(Text for analysis):
Boasting dazzling paintings in Prussian blue and gold, the famed Peacock Room by James McNeill Whistler is the most visited gallery at the Smithsonian Institute’s Freer Gallery of Art (part of the National Museum of Asian Art). So it’s only natural that the space—originally a London dining room and the only extant decorative interior by Whistler—requires an occasional deep clean and refresh.
This summer, the Freer closed the gallery to conduct a major conservation project that was the largest in three decades. Conservators focused on cleaning all the painted and gilded surfaces but also reinforced the room’s magnificent shutters, which feature handpainted peacocks. Officially titled Harmony in Blue and Gold: The Peacock Room (1876-77), it will reopen on 3 September with an installation of ceramics that shows the room as it appeared when owned by the industrialist and museum founder Charles Lang Freer.
“Rooms, when they’re continuously open to the public, get some wear and tear, naturally,” Diane Greenwold, the Freer’s curator of American art, says. “We’ve taken really wonderful care of it, but we really hadn’t done a major look across at the stability of the room as an object with our conservation team. We made every effort to not add new aspects but really make sure that what we were doing was bringing the space as close to Whistler’s original vision as we could.”
Open to the public at the Freer since 1923, the Peacock Room is an exemplar of Gilded Age grandeur, with its gilded walnut shelves, soothing blues and greens and marvellous avian-inspired embellishments. However, it was never supposed to look like that. Its original owner was the British shipping magnate Frederick R. Leyland, who had commissioned Whistler in 1876 to redecorate the dining room in his London home so he could display his collection of blue-and-white Chinese porcelain. Leyland favoured subtle tones and complex surfaces textures, but Whistler followed his own extravagant vision, ultimately surprising his patron when he returned from vacation.

(Required work): Please mark each statement yes or no according to the Peacock Room text, and quote the words of the text that decide it: (a) The Peacock Room was first a dining room in London. (b) This summer's conservation project was the largest in five decades. (c) Leyland favored subtle tones.

(Listed entries):
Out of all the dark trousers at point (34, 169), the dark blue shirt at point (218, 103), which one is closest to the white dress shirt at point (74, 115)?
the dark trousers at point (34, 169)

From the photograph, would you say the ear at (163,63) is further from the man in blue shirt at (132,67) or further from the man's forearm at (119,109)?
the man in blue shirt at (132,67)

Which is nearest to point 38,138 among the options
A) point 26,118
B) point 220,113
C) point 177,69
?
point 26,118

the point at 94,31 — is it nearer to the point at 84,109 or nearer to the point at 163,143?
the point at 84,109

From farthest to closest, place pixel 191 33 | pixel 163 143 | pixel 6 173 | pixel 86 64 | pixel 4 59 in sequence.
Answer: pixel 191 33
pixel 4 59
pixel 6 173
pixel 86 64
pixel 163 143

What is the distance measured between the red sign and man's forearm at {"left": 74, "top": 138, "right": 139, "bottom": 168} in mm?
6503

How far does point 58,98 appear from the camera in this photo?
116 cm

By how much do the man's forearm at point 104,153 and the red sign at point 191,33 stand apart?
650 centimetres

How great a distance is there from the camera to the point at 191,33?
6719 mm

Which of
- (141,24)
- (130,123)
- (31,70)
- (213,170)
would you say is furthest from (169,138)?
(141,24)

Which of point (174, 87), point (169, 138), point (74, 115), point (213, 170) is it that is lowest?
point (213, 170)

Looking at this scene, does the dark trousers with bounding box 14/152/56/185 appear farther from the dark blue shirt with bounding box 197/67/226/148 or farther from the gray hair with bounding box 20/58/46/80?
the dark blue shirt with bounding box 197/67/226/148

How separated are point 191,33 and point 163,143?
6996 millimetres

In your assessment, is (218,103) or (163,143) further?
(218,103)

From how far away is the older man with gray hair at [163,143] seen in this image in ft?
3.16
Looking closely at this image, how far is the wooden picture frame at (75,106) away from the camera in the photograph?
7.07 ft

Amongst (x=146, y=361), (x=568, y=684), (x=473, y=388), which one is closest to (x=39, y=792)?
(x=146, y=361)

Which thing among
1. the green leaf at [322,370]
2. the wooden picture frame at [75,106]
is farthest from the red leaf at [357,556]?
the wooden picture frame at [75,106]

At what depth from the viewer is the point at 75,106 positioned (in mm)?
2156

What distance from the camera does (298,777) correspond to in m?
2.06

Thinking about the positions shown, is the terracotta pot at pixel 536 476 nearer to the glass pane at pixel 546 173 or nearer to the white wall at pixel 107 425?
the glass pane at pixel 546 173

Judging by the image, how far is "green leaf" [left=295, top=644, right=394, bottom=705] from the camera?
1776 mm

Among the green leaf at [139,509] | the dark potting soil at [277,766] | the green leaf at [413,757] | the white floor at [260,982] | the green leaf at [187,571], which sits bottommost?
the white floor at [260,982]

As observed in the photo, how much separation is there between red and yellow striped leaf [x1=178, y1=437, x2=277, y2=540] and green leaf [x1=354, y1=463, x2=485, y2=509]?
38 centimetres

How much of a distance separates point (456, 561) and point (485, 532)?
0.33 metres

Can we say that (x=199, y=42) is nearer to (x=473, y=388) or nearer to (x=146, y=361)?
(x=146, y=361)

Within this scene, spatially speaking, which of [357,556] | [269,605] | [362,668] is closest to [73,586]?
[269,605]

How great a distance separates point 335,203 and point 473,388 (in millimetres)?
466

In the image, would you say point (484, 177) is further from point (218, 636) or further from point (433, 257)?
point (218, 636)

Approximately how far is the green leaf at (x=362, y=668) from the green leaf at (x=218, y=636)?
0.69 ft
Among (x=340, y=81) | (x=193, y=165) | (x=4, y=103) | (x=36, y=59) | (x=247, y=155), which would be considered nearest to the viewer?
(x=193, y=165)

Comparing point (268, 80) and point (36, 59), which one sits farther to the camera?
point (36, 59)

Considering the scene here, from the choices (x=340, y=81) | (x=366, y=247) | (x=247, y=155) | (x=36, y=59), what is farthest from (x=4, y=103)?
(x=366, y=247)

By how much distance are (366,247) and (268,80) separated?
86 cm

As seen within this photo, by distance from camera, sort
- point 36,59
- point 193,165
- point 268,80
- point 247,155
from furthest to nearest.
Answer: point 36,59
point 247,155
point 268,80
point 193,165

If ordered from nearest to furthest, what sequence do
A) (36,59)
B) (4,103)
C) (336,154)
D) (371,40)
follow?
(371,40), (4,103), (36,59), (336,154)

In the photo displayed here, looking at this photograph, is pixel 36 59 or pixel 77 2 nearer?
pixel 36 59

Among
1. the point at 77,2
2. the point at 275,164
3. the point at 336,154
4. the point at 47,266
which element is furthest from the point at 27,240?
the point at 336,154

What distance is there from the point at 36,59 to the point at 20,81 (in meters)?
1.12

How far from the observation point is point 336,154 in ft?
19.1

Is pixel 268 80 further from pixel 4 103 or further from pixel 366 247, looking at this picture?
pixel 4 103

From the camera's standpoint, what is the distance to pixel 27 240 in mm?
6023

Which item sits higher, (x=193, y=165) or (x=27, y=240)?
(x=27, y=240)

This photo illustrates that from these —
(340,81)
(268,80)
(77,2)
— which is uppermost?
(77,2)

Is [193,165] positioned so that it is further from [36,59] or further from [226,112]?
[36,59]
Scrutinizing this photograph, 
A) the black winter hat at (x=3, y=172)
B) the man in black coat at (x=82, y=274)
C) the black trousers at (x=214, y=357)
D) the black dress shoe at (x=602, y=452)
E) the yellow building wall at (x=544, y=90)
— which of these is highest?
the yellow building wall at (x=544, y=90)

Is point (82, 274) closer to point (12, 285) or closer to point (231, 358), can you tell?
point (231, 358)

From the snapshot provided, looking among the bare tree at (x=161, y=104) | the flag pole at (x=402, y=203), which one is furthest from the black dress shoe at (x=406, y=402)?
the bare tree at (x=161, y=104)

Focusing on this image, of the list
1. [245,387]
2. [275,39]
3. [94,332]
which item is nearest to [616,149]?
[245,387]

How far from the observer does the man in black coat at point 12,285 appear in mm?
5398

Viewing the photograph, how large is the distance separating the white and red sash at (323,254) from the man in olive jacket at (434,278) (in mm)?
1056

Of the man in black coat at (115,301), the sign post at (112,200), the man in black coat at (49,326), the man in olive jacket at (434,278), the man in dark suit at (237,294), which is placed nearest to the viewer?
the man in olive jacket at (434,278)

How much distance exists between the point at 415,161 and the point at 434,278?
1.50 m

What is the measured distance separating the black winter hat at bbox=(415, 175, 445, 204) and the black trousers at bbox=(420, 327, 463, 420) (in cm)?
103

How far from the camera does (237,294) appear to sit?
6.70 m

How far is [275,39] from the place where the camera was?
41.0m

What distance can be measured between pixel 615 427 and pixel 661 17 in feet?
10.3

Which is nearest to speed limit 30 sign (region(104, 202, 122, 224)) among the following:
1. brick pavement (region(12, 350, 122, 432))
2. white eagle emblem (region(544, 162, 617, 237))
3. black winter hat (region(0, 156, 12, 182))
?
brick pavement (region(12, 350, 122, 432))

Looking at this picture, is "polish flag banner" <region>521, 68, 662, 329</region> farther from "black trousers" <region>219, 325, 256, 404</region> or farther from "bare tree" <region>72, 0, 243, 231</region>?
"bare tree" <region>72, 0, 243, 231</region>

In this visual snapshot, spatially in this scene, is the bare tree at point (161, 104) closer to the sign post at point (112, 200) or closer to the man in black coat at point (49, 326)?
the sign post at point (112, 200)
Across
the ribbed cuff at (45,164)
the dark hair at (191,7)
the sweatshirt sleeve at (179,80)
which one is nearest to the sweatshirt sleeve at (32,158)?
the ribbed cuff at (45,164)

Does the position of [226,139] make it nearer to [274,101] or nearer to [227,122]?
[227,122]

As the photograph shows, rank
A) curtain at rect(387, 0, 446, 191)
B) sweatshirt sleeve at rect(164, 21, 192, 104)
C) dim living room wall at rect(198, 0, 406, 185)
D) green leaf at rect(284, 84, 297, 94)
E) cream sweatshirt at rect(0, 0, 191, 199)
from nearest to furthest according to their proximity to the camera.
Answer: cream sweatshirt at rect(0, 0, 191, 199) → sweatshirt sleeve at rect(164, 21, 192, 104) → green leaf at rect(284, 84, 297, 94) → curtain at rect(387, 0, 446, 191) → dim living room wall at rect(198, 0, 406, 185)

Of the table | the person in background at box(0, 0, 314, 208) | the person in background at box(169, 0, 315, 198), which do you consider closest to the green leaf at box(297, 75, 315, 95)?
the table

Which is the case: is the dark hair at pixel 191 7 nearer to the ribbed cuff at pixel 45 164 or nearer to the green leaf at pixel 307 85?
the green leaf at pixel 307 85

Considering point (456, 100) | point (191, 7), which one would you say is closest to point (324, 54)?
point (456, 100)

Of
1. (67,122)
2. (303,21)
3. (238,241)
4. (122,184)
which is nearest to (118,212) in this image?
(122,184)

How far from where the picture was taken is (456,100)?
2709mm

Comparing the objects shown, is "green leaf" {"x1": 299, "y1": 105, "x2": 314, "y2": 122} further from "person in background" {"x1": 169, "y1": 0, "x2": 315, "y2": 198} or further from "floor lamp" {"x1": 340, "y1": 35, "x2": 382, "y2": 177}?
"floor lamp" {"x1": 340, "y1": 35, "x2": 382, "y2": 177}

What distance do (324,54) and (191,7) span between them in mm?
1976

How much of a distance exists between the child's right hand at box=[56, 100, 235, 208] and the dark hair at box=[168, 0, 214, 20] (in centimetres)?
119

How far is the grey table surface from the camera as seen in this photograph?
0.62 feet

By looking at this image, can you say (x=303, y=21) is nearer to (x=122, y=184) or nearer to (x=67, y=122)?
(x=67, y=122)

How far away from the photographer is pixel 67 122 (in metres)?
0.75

(Result of the task):
(a) Yes: "originally a London dining room"
(b) No: "the largest in three decades"
(c) Yes: "Leyland favoured subtle tones"